Using the filetransfer.py script I was able to transfer 100s of gigabytes of files into and out of the test setup without more unexplained errors that usual, achieving rates of up to 800Mb/s on some tests.

On 29/09/2006 I had to decommision two of the pool nodes (heplnx170-1) to put them into service elsewhere. To do this without losing the data on those pools I used the copy manager to copy the files from the pools to be removed to those remaining.

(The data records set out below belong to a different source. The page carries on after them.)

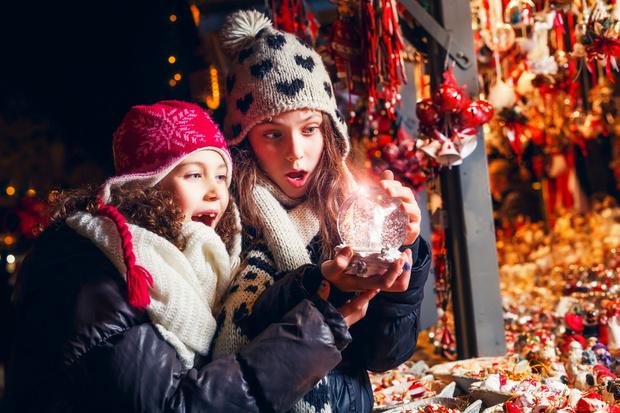 Фото №7 - Самые красивые рождественские ярмарки в Европе: 15 городов
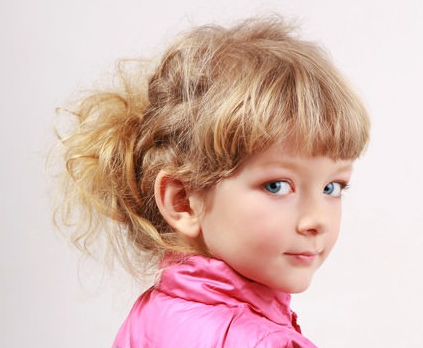 Kids Hairstyles Pictures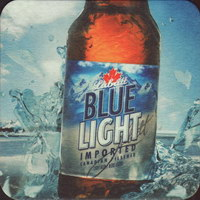 Beer coaster labatt-28-small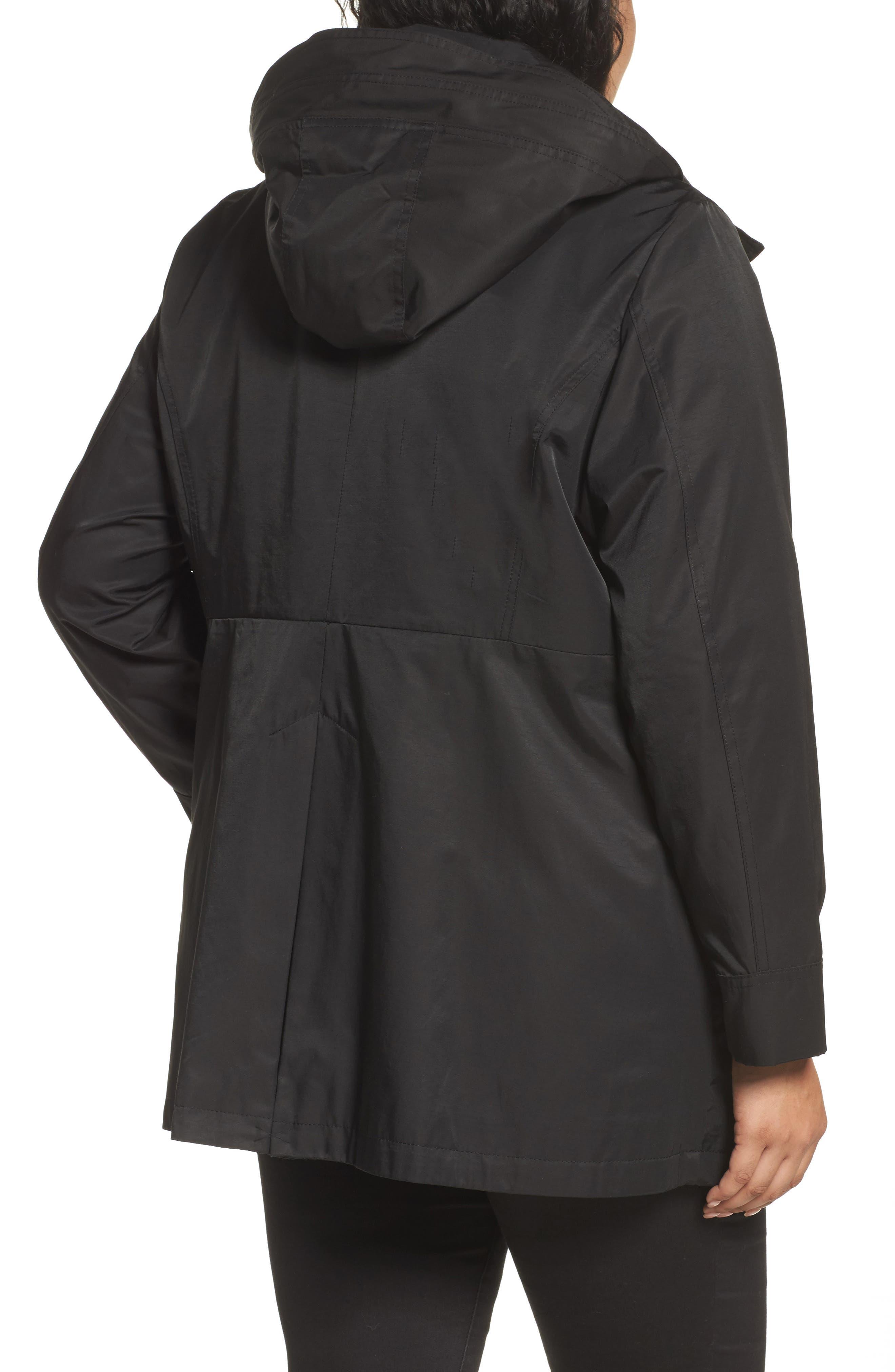 Packable Fit & Flare Raincoat,                             Alternate thumbnail 2, color,                             BLACK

First I had to configure and start to copy manager. Following the instructions in the dCache book I created /opt/d-cache/config/copy.batch containing:

#
set printout default 3
set printout CellGlue none
onerror shutdown
#
check -strong setupFile
#
copy file:${setupFile} context:setupContext
#
#  import the variables into our $context.
#  don't overwrite already existing variables.
#
import context -c setupContext
#
#   Make sure we got what we need.
#
check -strong serviceLocatorHost serviceLocatorPort
#
create dmg.cells.services.RoutingManager  RoutingMgr
#
#   The LocationManager Part
#
create dmg.cells.services.LocationManager lm \
       "${serviceLocatorHost} ${serviceLocatorPort} "
#
#
#
create diskCacheV111.replicaManager.CopyManager copy0 \
       "default -export"
#

The initialised and started the copy mamnager:

cd /opt/d-cache/jobs
./initPackage.sh
/opt/d-cache/jobs/copy start

Then for each destination pool I had to set:

pp set pnfs timeout 300
save

and in each source pool

p2p set max active 10

Then from the poolManager I disabled each of the source pools with:

psu set disabled <poolname>

Then from the copyManager cell it was just a case of running:

copy <sourcePool> <destinationPool> -max=5

For each pair of pools info lets you see the progress of the transfers and gives you an average speed which for these transfers was about 110MB/s - very close to line speed.

Finally I ran rep ls in some source/destination pairs just to check that the copies seemed to have worked before shutting down the dCache services on the nodes to be removed.